• [Description of the task]
Copy out the whole listing below word for word, keeping every line as it appears.

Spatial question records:
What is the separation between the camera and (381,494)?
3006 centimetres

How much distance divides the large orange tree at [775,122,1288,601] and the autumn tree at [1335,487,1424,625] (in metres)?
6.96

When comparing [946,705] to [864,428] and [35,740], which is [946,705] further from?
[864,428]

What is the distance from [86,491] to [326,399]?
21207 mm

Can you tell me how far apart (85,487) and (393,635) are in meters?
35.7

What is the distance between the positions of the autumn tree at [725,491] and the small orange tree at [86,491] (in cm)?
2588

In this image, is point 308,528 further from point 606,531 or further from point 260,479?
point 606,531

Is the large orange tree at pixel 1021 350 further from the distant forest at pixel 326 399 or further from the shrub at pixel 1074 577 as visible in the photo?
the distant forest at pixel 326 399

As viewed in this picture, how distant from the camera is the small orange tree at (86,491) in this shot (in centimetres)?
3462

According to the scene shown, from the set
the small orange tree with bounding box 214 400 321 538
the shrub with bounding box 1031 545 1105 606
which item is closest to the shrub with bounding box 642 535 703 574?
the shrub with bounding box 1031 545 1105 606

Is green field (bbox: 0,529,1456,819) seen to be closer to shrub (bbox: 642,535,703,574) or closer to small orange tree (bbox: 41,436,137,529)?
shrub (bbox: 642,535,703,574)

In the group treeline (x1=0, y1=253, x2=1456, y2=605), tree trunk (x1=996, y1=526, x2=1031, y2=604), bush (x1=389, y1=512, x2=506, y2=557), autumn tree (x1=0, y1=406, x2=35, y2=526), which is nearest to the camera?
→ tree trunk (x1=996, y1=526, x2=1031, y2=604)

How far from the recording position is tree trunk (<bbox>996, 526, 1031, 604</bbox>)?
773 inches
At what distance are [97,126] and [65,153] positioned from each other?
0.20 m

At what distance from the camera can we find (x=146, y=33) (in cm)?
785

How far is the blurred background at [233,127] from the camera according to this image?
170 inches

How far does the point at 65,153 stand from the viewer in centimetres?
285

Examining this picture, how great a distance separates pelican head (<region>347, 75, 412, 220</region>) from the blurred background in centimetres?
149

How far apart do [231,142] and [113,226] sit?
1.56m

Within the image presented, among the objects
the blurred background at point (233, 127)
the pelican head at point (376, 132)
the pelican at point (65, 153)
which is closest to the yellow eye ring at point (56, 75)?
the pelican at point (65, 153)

• [Task result]
What is the separation between the camera and (381,494)?
3006 centimetres

How much distance divides the large orange tree at [775,122,1288,601] and the autumn tree at [1335,487,1424,625] (in metres)?
6.96

When comparing [946,705] to [864,428] and [35,740], which is [946,705] further from?
[864,428]

What is the distance from [86,491] to [326,399]?
21207 mm

Can you tell me how far apart (85,487) and (393,635) are in meters?
35.7

What is the distance between the positions of the autumn tree at [725,491] and the small orange tree at [86,491] (in cm)?
2588

In this image, is point 308,528 further from point 606,531 or further from point 260,479?
point 606,531

Is the large orange tree at pixel 1021 350 further from the distant forest at pixel 326 399 or further from the shrub at pixel 1074 577 as visible in the photo?
the distant forest at pixel 326 399

As viewed in this picture, how distant from the camera is the small orange tree at (86,491) in this shot (in centimetres)?
3462

According to the scene shown, from the set
the small orange tree with bounding box 214 400 321 538
the shrub with bounding box 1031 545 1105 606
which item is closest to the shrub with bounding box 642 535 703 574?
the shrub with bounding box 1031 545 1105 606

Is green field (bbox: 0,529,1456,819) seen to be closer to shrub (bbox: 642,535,703,574) or closer to small orange tree (bbox: 41,436,137,529)?
shrub (bbox: 642,535,703,574)

In the group treeline (x1=0, y1=253, x2=1456, y2=605), tree trunk (x1=996, y1=526, x2=1031, y2=604), bush (x1=389, y1=512, x2=506, y2=557), autumn tree (x1=0, y1=406, x2=35, y2=526), which is nearest to the camera?
→ tree trunk (x1=996, y1=526, x2=1031, y2=604)

How far from the recording position is tree trunk (<bbox>996, 526, 1031, 604</bbox>)?
773 inches
At what distance are [97,126] and [65,153] positioned from each other?
0.20 m

At what distance from the camera can we find (x=146, y=33) (in cm)?
785

How far is the blurred background at [233,127] from the camera according to this image?
170 inches

How far does the point at 65,153 stand from the viewer in centimetres?
285

Examining this picture, how great a distance separates pelican head (<region>347, 75, 412, 220</region>) from the blurred background in centimetres?
149

How far apart do [231,142] and [113,226] sit?
1.56m

Within the image presented, among the objects
the blurred background at point (233, 127)
the pelican head at point (376, 132)
the pelican at point (65, 153)
which is closest to the yellow eye ring at point (56, 75)?
the pelican at point (65, 153)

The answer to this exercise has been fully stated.